──────── RECORD EXCERPTS

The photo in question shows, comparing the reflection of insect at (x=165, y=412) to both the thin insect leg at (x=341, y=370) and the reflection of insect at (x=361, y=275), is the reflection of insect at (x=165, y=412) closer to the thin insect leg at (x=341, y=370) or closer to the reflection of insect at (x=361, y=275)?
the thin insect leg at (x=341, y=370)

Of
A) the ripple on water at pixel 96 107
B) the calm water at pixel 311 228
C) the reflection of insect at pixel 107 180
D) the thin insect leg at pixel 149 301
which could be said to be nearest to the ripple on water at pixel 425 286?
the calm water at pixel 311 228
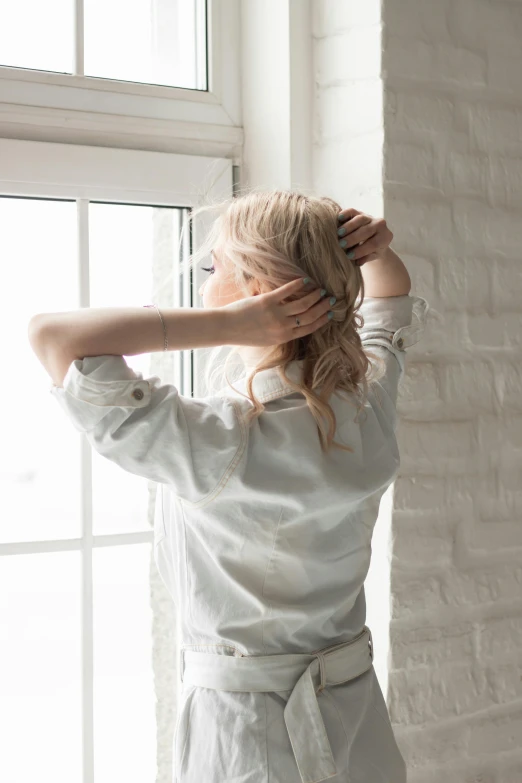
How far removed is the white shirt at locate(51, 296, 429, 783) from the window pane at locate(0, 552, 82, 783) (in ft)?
1.22

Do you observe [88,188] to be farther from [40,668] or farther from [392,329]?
[40,668]

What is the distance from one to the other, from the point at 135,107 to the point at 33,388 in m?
0.52

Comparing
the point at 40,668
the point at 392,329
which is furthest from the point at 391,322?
the point at 40,668

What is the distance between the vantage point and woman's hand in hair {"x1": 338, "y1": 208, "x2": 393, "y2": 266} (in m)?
1.07

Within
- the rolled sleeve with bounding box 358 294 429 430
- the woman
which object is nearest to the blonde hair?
the woman

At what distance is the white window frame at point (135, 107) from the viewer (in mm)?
1369

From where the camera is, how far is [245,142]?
1.58 metres

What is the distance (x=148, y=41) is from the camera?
151 centimetres

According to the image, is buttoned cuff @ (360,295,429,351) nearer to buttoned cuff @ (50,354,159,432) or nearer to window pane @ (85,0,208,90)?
buttoned cuff @ (50,354,159,432)

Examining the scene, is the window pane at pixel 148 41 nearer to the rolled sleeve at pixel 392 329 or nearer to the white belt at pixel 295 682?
the rolled sleeve at pixel 392 329

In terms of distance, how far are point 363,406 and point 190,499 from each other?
278mm

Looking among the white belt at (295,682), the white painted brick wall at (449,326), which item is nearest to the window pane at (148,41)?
the white painted brick wall at (449,326)

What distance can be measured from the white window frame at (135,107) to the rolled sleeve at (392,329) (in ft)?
1.60

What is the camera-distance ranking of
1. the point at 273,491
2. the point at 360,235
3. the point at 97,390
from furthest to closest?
the point at 360,235 < the point at 273,491 < the point at 97,390
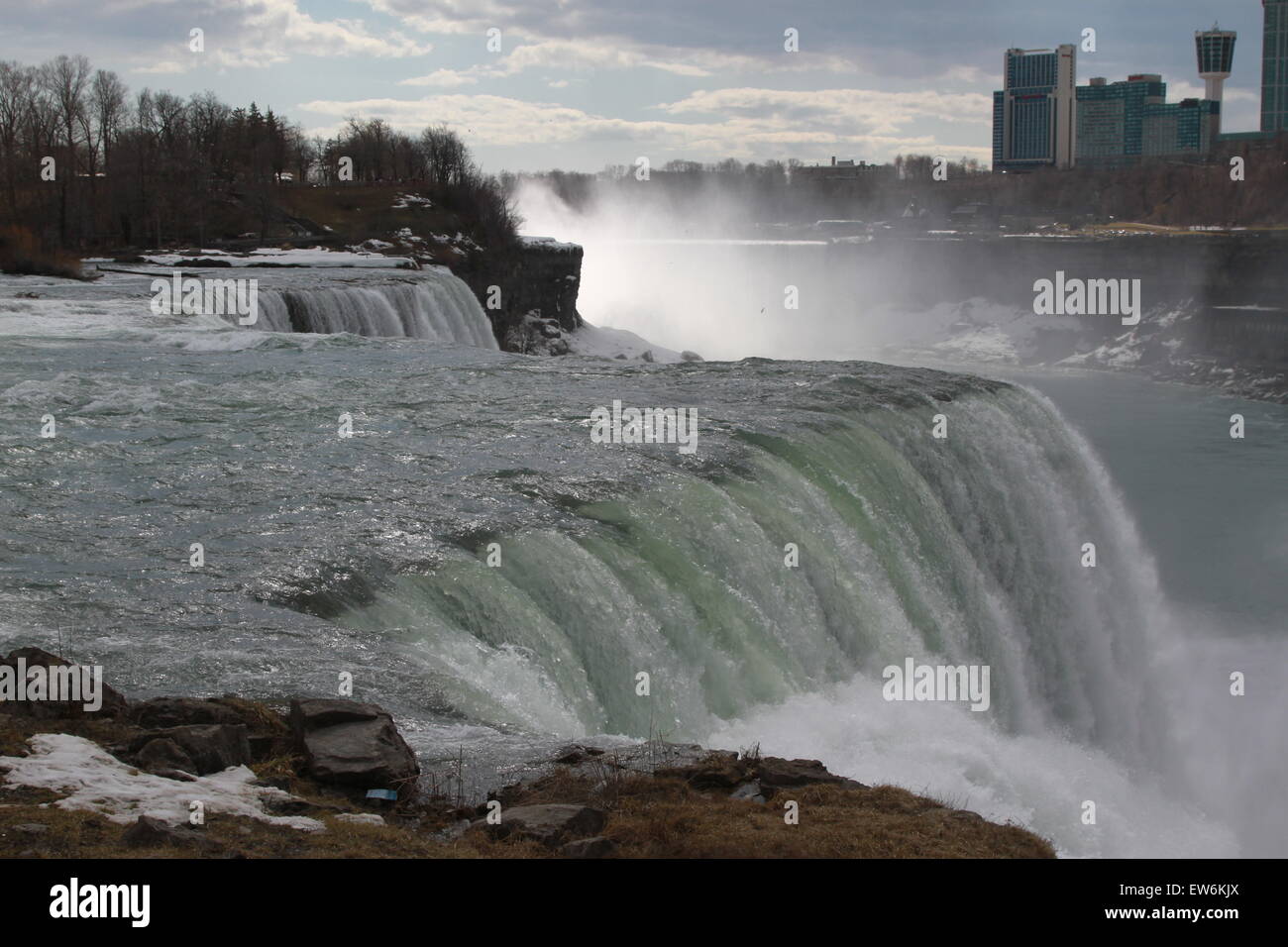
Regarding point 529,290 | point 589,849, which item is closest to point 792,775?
point 589,849

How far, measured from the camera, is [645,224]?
114 m

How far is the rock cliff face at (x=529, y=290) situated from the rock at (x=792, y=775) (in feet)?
112

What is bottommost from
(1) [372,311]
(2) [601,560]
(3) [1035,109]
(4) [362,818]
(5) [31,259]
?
(4) [362,818]

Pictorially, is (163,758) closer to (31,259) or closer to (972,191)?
(31,259)

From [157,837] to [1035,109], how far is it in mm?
170775

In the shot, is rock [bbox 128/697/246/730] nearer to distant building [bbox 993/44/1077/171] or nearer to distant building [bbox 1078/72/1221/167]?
distant building [bbox 993/44/1077/171]

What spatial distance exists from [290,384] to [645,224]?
98098 mm

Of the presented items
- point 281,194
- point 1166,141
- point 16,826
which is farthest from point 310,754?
point 1166,141

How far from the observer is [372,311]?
26.5 meters

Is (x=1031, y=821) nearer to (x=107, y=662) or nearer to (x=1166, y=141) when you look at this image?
(x=107, y=662)

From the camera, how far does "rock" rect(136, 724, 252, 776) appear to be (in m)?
6.53

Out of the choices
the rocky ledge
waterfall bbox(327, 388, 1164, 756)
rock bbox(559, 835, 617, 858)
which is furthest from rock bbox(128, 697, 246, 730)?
rock bbox(559, 835, 617, 858)

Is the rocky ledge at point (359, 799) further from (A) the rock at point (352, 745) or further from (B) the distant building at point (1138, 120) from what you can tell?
(B) the distant building at point (1138, 120)

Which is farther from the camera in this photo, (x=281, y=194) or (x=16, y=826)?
(x=281, y=194)
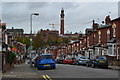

────────────────

* AIM
Report every line above that contains the word "other". Case counts.

* TASK RESULT
What is the distance from one to the other, from the point at 135,107 to the point at 33,388 in m?
In terms of distance, how far are point 363,406 and point 190,499 from each other?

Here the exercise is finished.